Shipman asked about Frank Fogelberg, and I told her and Gafford everything that I knew, including his attempts to have me evicted or at least fined, which was not in my best interests, believe me. I knew they would have found out anyway, though, because despite my personal misgivings, Shipman was very good at her job.
Afterward, I told them about the GPS tracker I found on my car and attached to Fogelberg’s Lexus earlier that morning.
Gafford stepped away from the island and made a call. Shipman looked at me as if she felt sorry for me.
“What were you thinking?” she asked.
“I was thinking how clever I was.”
A few minutes later, the detective returned.
“It was still there,” he said. “The crime scene guys tha
nked me. They said they hadn’t even thought to look.”
“The box will have my prints on it,” I said. “I didn’t open it, though. Maybe there’ll be something inside that you can use.”
“Maybe,” Shipman said.
“Can you tell me exactly what happened?” I asked.

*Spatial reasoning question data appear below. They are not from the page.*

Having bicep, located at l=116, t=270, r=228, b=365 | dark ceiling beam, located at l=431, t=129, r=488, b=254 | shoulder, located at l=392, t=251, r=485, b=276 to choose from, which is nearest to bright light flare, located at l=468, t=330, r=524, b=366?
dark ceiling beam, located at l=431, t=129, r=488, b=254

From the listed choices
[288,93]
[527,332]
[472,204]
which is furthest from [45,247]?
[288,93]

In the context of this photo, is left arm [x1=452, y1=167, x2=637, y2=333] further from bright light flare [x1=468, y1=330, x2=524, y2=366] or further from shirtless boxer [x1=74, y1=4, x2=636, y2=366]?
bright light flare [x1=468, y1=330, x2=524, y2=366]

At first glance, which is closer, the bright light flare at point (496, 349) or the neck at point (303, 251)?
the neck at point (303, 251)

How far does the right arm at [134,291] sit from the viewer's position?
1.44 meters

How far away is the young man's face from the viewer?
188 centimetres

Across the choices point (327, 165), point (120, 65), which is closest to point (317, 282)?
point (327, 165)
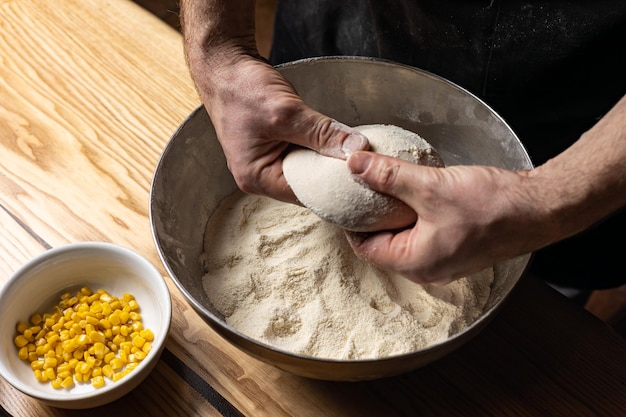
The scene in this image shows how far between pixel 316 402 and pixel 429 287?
0.74 feet

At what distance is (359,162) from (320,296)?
8.3 inches

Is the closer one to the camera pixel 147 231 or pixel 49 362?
pixel 49 362

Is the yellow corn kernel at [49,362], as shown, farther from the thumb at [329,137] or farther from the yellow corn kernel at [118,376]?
the thumb at [329,137]

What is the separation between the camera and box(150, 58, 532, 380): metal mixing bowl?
88 centimetres

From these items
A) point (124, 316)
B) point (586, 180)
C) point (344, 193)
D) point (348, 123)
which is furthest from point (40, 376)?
point (586, 180)

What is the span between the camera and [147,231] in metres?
1.06

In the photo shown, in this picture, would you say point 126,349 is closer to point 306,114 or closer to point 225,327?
point 225,327

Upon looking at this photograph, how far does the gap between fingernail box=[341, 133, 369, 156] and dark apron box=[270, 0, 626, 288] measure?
0.39 m

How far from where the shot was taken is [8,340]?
856 millimetres

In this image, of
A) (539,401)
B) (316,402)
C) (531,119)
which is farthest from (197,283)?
(531,119)

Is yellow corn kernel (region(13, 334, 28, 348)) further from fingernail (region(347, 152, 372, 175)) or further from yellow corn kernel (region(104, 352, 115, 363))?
fingernail (region(347, 152, 372, 175))

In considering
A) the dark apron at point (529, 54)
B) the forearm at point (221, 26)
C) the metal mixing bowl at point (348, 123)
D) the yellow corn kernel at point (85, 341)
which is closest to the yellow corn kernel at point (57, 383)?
the yellow corn kernel at point (85, 341)

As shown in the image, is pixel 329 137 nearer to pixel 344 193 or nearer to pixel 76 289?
pixel 344 193

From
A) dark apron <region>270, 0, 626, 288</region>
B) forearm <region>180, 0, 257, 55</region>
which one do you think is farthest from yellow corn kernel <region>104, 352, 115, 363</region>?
dark apron <region>270, 0, 626, 288</region>
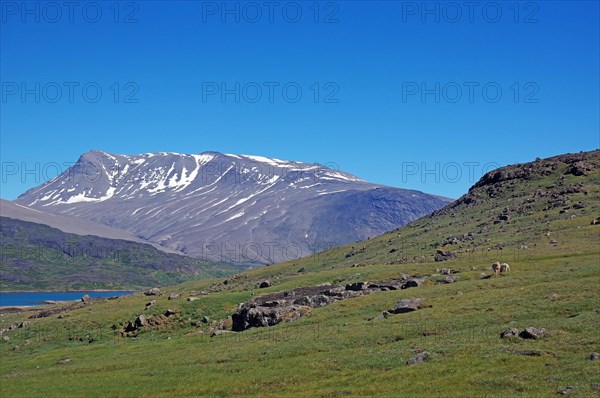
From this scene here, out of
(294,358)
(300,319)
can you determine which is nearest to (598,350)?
(294,358)

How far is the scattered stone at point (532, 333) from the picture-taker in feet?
159

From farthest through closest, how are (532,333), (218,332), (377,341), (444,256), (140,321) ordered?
(444,256), (140,321), (218,332), (377,341), (532,333)

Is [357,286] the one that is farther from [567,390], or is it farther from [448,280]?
[567,390]

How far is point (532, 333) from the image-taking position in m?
48.8

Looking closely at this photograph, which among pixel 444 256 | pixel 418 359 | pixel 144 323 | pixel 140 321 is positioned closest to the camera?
pixel 418 359

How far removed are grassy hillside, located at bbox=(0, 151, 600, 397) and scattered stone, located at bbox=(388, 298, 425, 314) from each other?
4.62 feet

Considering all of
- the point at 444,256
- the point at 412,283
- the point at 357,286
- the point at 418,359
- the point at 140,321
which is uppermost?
the point at 444,256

“Fogelberg pulled up to a traffic light. A car pulled next to him. When the light changed to green, the driver fired at least nine rounds into him and drove off.”
“Traffic cams?”
“We know how to run an investigation, McKenzie.”
“Yeah. Yeah, you do.”
“Other members of the unit are probably looking at footage even as we speak. I was the lucky one sent to contact the next of kin.”

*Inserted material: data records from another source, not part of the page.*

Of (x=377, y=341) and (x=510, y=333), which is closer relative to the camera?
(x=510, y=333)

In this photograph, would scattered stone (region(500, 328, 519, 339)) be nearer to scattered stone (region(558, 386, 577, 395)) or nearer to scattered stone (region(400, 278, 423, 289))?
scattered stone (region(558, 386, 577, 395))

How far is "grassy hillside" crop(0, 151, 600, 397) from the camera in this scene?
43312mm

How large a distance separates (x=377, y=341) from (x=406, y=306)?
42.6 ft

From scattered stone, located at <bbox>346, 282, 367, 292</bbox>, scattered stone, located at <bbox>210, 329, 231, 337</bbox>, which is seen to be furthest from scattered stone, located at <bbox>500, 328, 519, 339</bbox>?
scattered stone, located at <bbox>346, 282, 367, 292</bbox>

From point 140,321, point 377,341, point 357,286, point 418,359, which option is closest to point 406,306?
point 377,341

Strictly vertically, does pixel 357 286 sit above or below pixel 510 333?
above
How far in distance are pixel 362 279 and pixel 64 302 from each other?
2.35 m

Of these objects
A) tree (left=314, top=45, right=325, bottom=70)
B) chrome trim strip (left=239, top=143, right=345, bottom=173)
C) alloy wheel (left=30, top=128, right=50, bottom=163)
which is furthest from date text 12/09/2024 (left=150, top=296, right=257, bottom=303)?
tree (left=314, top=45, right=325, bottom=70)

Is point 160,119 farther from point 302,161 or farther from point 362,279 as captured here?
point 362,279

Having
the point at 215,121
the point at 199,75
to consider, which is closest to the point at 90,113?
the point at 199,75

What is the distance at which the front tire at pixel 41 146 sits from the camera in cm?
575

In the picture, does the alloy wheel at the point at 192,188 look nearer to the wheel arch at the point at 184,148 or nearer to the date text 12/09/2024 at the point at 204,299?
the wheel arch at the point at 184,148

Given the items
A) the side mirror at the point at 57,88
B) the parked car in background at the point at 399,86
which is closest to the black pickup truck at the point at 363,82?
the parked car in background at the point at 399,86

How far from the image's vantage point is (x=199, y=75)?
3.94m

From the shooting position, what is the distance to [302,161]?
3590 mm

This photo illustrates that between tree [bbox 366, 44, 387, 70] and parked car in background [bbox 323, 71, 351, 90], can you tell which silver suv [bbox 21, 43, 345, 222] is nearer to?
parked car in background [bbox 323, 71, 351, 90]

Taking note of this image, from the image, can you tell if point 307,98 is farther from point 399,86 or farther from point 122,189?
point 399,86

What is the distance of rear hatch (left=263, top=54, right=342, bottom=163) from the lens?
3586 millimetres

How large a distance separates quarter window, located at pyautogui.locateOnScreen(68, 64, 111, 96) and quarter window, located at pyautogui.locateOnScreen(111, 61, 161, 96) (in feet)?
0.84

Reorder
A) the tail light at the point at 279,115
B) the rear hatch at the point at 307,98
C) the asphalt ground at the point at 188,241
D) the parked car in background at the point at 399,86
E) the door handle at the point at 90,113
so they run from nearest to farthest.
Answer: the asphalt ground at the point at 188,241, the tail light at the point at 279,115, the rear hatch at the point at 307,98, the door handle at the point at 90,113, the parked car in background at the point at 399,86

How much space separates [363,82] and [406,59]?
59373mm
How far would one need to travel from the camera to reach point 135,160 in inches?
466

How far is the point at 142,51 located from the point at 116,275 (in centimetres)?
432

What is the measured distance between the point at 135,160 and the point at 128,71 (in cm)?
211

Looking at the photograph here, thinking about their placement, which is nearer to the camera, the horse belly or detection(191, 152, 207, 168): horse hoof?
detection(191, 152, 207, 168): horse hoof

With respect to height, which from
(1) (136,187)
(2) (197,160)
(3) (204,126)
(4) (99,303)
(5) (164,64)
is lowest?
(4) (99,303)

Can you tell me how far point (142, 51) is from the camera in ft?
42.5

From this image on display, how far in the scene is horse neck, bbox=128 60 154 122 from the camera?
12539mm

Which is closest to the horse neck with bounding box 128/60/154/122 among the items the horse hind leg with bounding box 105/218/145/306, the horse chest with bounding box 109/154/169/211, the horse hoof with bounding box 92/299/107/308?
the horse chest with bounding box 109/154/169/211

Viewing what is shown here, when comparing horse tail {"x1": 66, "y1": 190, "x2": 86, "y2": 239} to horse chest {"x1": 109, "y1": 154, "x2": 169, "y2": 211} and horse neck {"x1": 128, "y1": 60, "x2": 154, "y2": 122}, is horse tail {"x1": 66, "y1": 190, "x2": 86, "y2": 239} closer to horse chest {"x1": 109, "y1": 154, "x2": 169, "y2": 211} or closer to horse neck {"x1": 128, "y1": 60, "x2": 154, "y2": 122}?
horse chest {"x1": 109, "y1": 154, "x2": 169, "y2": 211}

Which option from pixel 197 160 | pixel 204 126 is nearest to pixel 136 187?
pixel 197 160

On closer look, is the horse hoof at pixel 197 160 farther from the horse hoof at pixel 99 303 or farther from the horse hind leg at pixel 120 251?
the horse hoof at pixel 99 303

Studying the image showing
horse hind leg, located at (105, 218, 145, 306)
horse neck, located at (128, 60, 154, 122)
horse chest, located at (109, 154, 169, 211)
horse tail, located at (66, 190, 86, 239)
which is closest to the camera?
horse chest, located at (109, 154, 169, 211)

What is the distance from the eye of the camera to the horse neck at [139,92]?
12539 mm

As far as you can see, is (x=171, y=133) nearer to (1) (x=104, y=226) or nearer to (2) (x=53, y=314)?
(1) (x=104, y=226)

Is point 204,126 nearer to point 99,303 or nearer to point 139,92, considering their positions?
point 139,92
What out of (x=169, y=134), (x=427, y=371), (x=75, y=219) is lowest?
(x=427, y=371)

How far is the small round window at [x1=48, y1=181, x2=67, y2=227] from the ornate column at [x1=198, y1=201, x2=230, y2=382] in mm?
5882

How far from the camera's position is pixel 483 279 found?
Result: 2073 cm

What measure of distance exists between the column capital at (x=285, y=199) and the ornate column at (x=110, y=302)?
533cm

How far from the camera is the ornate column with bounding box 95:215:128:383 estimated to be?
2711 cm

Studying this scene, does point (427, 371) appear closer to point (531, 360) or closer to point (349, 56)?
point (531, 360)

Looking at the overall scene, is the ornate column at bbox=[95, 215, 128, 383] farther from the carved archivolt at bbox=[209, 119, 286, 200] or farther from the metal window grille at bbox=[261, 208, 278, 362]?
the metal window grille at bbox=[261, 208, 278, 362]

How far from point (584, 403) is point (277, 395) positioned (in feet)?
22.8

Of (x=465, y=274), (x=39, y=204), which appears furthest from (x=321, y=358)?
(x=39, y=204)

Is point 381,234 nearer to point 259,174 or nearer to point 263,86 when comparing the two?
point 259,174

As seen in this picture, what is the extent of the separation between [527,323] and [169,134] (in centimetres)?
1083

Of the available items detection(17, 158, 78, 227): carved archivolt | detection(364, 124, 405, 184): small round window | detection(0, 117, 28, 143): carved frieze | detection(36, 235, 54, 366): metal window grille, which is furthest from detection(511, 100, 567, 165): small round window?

“Only there isn’t any. At least none that I know of.”
Poor dumb sad sonuvabitch, my inner voice said. Maybe that’s why Frank was always so surly. He was alone in the world.
I flashed on Nina and Shelby and Bobby and their children and the dozen other people that I called friend and who called me friend in return. It didn’t make me feel any better, though.

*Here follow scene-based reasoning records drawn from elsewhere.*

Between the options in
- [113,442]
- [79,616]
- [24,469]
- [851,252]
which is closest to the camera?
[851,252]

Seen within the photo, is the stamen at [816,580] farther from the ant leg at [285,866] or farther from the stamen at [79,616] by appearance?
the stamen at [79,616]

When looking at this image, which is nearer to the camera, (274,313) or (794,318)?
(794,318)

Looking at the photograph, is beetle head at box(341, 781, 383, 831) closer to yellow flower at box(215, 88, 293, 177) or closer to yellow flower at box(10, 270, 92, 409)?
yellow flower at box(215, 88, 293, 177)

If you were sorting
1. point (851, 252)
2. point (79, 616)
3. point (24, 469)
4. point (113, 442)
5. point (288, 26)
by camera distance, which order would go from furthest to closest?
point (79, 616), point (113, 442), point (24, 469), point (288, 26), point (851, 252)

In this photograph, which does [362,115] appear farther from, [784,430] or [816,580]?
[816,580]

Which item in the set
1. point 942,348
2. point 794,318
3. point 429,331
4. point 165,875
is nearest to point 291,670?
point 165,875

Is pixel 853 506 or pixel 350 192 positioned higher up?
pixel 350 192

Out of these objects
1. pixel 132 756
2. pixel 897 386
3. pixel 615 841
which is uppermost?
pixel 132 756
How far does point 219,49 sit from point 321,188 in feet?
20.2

You shouldn’t have done it. You shouldn’t have attached the transmitter to Frank’s car.
“God, I am so sorry,” I said aloud.
“Tell us what you know,” Shipman said.
I did. I expected snickering when I got to the part where I mentioned the psychic mediums and outright laughter when I told them about Leland Hayes threatening me from the grave. Yet whatever they were thinking, both Shipman and her partner remained professional, taking down most of the information in their notebooks with the occasional question and no comments. ’Course, that might have been because Commander Dunston’s wife was involved.
“The PI, Karl J. Anderson,” Gafford said. “You never actually spoke to him, did you?”
“No, and I only saw him from a distance. I identified him by his Chevy Tahoe.”
“Who ran his plates for you?”
“I’d rather not say.”
“We have ways of making you talk.” Gafford was trying to keep it light, speaking with what he thought was a Russian accent. I wasn’t feeling it, though.